Устин Пырько заслонил ладонью глаза, и в это мгновение ему почудилось, что рядом с ним из небытия возник товарищ Устюгов, вернее, не сам городской прокурор, а объемный и рыхлый его призрак. Призрак молча указывал пальцем на диск, словно говоря: видишь, я был прав, когда утверждал, что среди жителей города существует банда государственных преступников, возглавляемая хорошо законспирированным парикмахером.
4
По дороге в управление, пока машина с трудом переваливала через заснеженные ухабы, в голове у товарища майора попеременно возникали две картинки, диаметрально противоположные по смыслу. На одной он видел себя среди кремлевских палат, где сам товарищ Берия прикалывает к его груди высшую государственную награду, на другой – в глухом подвале, где тот же товарищ Берия орет на него благим матом и срывает с гимнастерки пришитые к ней погоны. Круглый предмет, который лежал у него на коленях и странным образом все время вибрировал, оставлял майору Пырько только эти два возникавших в его воображении выхода – либо пан, либо пропал.

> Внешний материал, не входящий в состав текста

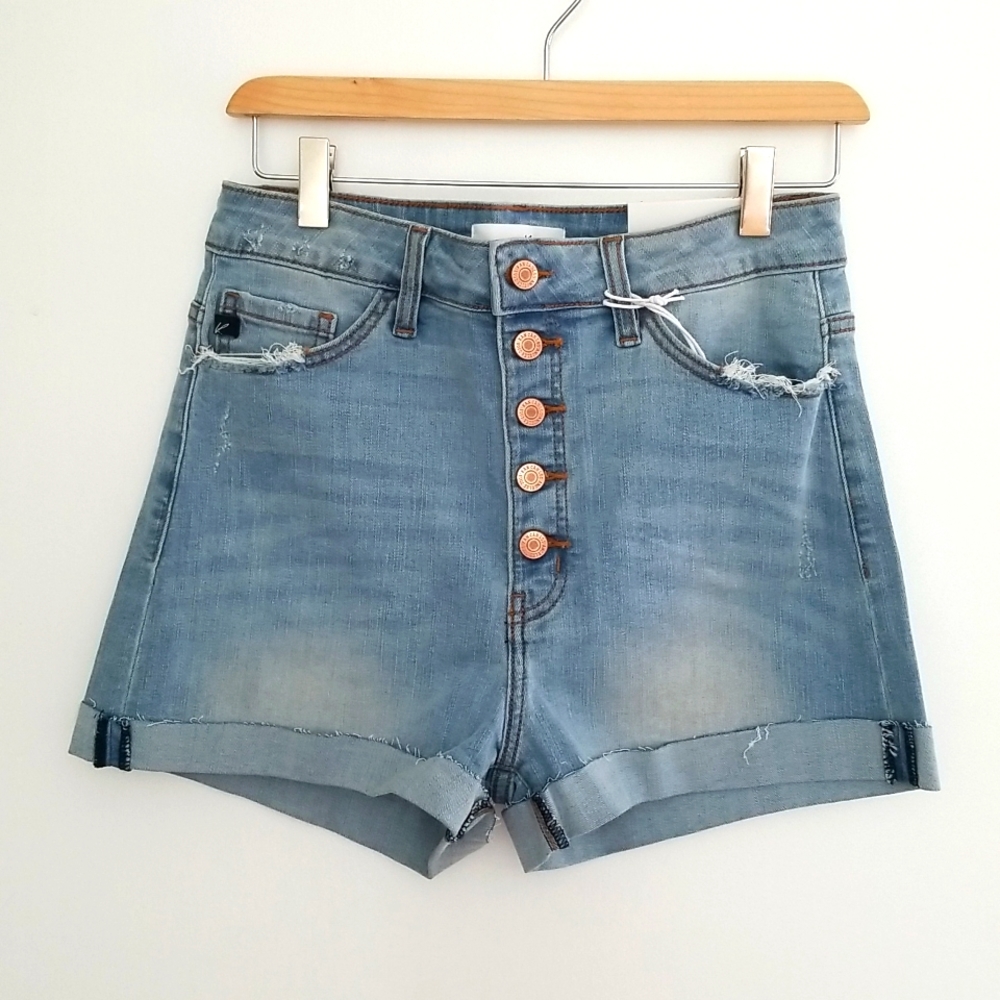 New Vici Charlotte High Rise Cuffed Denim Shorts - Picture 2 of 10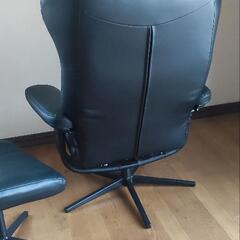 NITORI パーソナルチェア オットマン付きの画像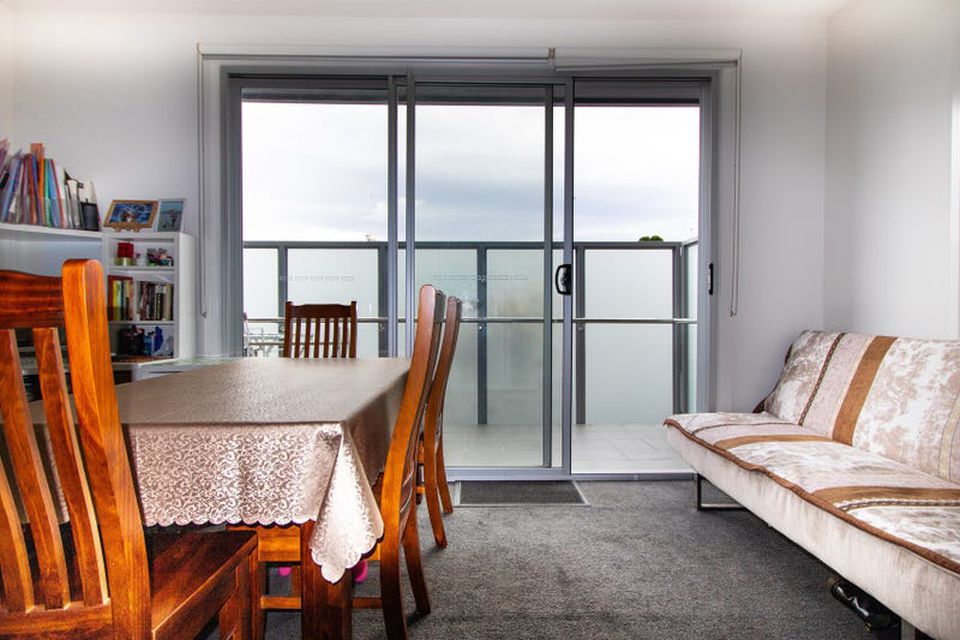 9 / 2 Middleborough Road, Burwood East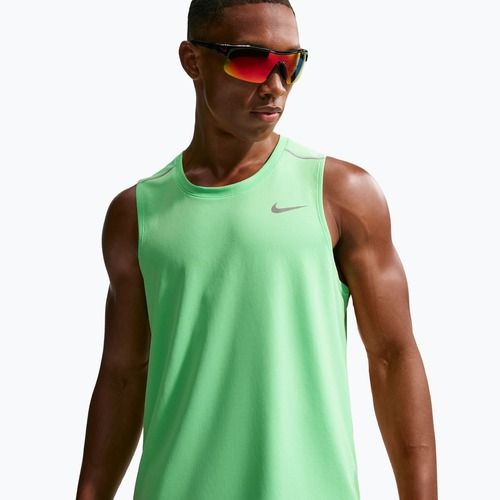 Pánské běžecké tričko Nike Miler illusion green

Пропадать майор не собирался, а потому заперся у себя в кабинете и занялся сложным мыслительным процессом. Процесс оказался настолько глубоким, что далеко не сразу вытолкнул на поверхность мысль, которую можно было соотнести с философским прозрением лучших умов человечества. Мысль эта состояла из формулировки не существовавшего до сих пор четвертого закона диалектического материализма, удачно дополнившего первые три, вызубренные Устином Пырько в школе НКВД.

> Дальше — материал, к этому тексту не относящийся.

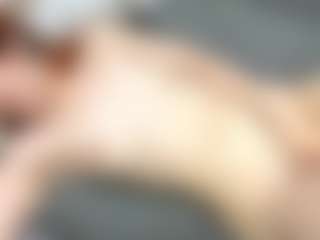 Live cam show with RosauraGalam - Black Squirt on Camsoda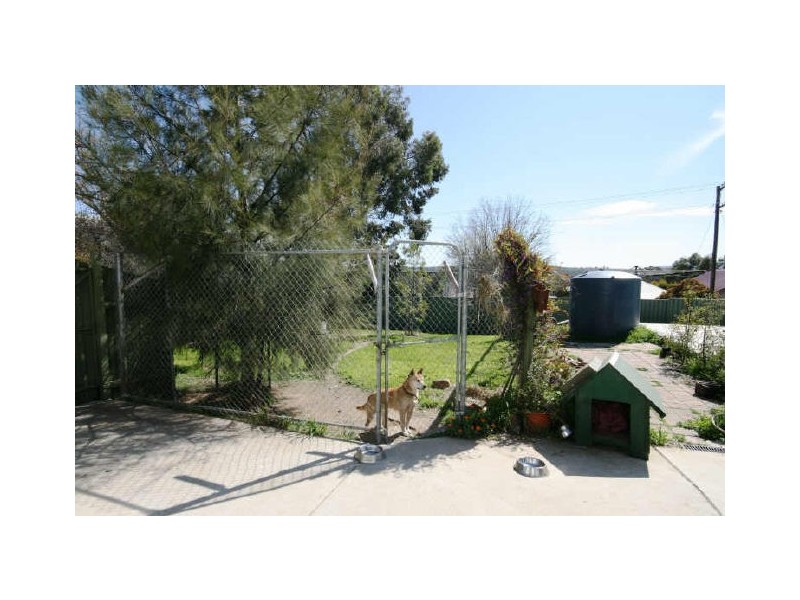 4 Railway Avenue, Queanbeyan NSW 2620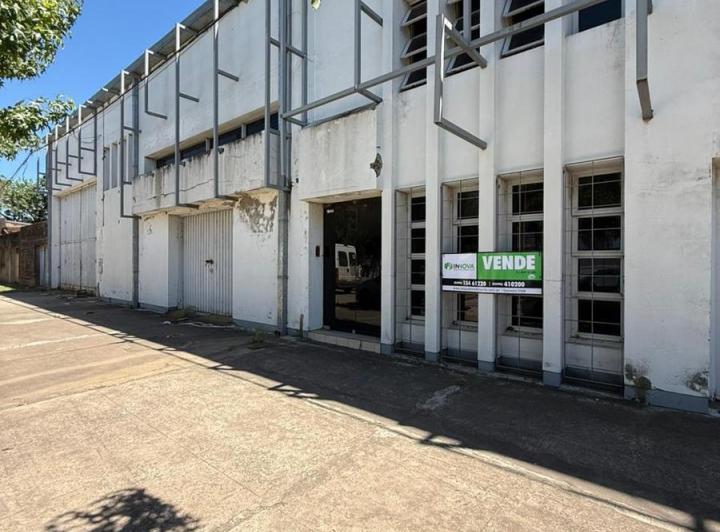 Local comercial · 540m²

Этот четвертый закон вытекал как бы из первого, но нес совершенно другой и абсолютно современный смысл, а именно: переход количества, но не в качество, как настаивал буржуазный философ Гегель, а в стукачество, как требовалось Стране Советов, окруженной врагами снаружи, а кроме того, исхитрившимися подрывать ее устои непосредственно изнутри.
Конечно, это прозрение было вынужденным. Находясь из-за зловредного диска между молотом и наковальней, Устин Пырько всеми фибрами души ощутил, что, если количество жителей города Бобруйска не перейдет согласно сформулированному только что четвертому закону в соответствующее количество стукачей или, по-научному, «источников, заслуживающих доверия», ему никогда не добраться до подельников парикмахера, а значит, придется завершать свою карьеру по худшему из предполагаемых вариантов.